These two - Harrison and this Mysterious Person have been involved in some conspiracy for the past fifteen years.

Those fifteen years, at least for Harrison, involve staying hidden and running. From what we'll learn later, the Mysterious Person has every reason to do the same.

And yet apparently this Mysterious Person has the luxury of staying in one spot for fifteen years. Really.

Erm, am I the only one who finds that stupid?

Well, in any case, Harrison heads on up and brings his... car gun with him. I call it his car gun because we got no mention of him taking it out from the house, so I can only conclude that he keeps it in his car. I might also add that he claims he never fired a shot since college (when he practiced in a shooting gallery) and generally acts like it's unexpected to have to use it, which implies that he doesn't keep the gun for standard safety, but instead just has it randomly lying around.. Was Fitzpatrick trying to reinforce the idea that Harrison Grey was insane?

So, car gun stowed at the back of his pants waistband (really), Harrison goes up to the door. We get some SUBTLE FORESHADOWING about how he might be being followed up there, and "
a shadow move behind the lace curtains". *snerk* Yes, lace curtains. Lace curtains, on the windows of a house on the wrong side of the tracks, owned by a Mysterious Person who is heavily into secrecy and keeping off of the radar. Lace curtains on the windows of that house.

God, this level of stupidity does not bode well.

So the Mysterious Person steps out, and tells Harrison that Nora is in trouble. Well, he doesn't come right out and say that it's Nora. There's a lot of dithering around and vague talk about how an unnamed sixteen-year-old associated with Harrison is in trouble, but c'mon. We all read Hush, Hush, we know who Harrison's sixteen-year-old daughter is, and we know how everyone, apparently including the Suethor, is trying to kill her. So I'm not going to insult your intelligence and pretend we don't know who it is. It's fucking Nora.

Still speaking in vague terms, which are supposed to be cryptic but are just annoying, the Mysterious Person lays out the plan

"
'Once she turns sixteen, he’ll come for her. You need to take her far away. Someplace where he’ll never find her.'

Harrison shook his head. 'I don’t understand—'

He was cut off by a menacing glare. 'When we made this agreement, I told you there would be things you couldn’t understand. Sixteen is a cursed age in—in my world. That’s all you need to know,' he finished brusquely.
"

ZeldaQueen: As you can see, the characters in these books still have nary a frigging clue as to how to hatch a decent plan.

That quote up there? That's all we've gotten so far as to what's going on. The Mysterious Person has told Harrison that Nora will be pursued by unnamed parties when she turns sixteen, and apparently the Mysterious Person knew of this risk since she was born. Soooo... if the Mysterious Person is so determined to head the evil people after Nora off at the pass, why didn't he warn Harrison of all of this fifteen years ago, when Nora was born? There's no reason why he couldn't! He clearly already told him that something would be happening! Why didn't he take the opportunity back then to say "When she turns sixteen, someone will come after her. When that time comes, you'll need to pack up your family, cut the ties to whatever life you're leading, and go into hiding". Heck, if he had done that, it would have let them be even more prepared, because Harrison would already know what was going to happen, and would already be getting ready to take his family and run! Seriously, are these people not aware that plans tend to go better when people are given more time to prepare for them?

·····

To be done
**A.** In the book recap, where does Harrison stow his gun as he walks up to the door?
**B.** Pick up the book recap after its final sentence and keep writing in the same voice.

Data lines
·····

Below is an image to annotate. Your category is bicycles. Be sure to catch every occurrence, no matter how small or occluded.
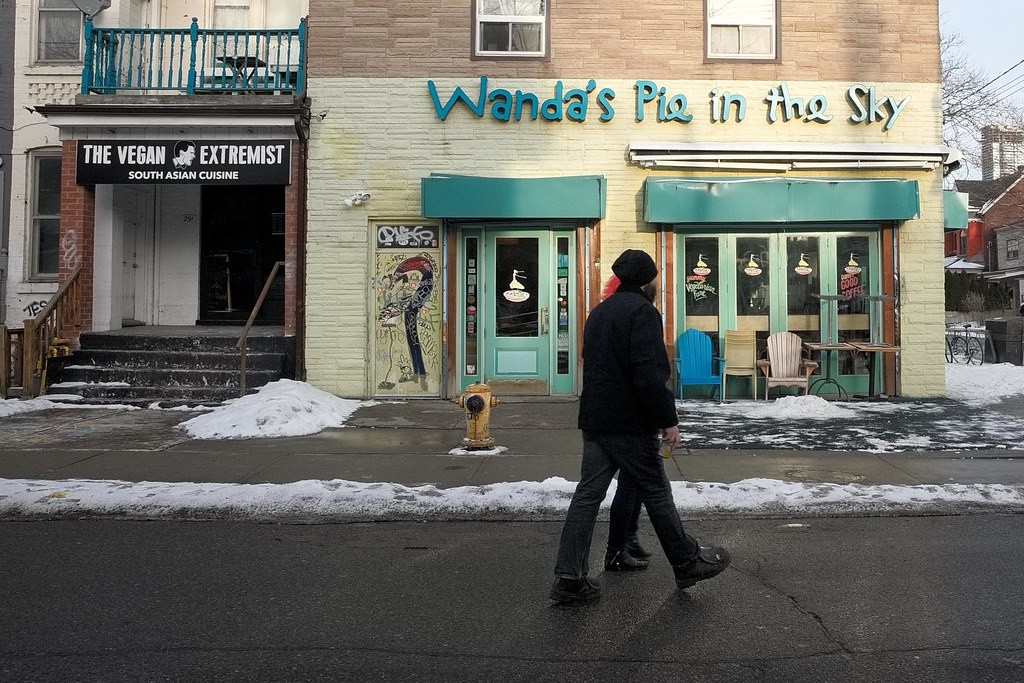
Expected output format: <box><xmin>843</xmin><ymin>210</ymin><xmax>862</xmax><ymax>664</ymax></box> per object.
<box><xmin>945</xmin><ymin>321</ymin><xmax>984</xmax><ymax>366</ymax></box>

·····

Answers given
**A.** At the back of his pants waistband.

**B.**
*shakes head* No, clearly they don't. I guess that between Mrs. Grey's terrible taste in husbands and Mr. Grey's utter cluelessness, we can see where Nora inherited her general idiocy.

So the two men fart around for some time, until Harrison finally says that he understands and will do everything the Mysterious Person has said. At this point, Harrison notices that the Mysterious Person is just as young now as he was when they were rooming together in college.

I must stop for one more minute. This dude is pretty clearly a Nephilim. He's not aging, he knows about fallen angels, and he's trying to protect Nora from them (and yes, we know that's what that is, because we read the first book). He's not aging, so he's a Nephilim who has sworn an oath of fealty to a fallen angel (word of Fitzpatrick is that the age a Nephilim is at when the oath is sworn is the age they are stuck at for an eternity).

Once again I must ask, do the fallen angels just not care what the Nephilim get up to when it's not the two week when they're being possessed? Because apparently the fallen angel that this Mysterious Person is sworn to doesn't care that his vassel is off attending college and whatnot.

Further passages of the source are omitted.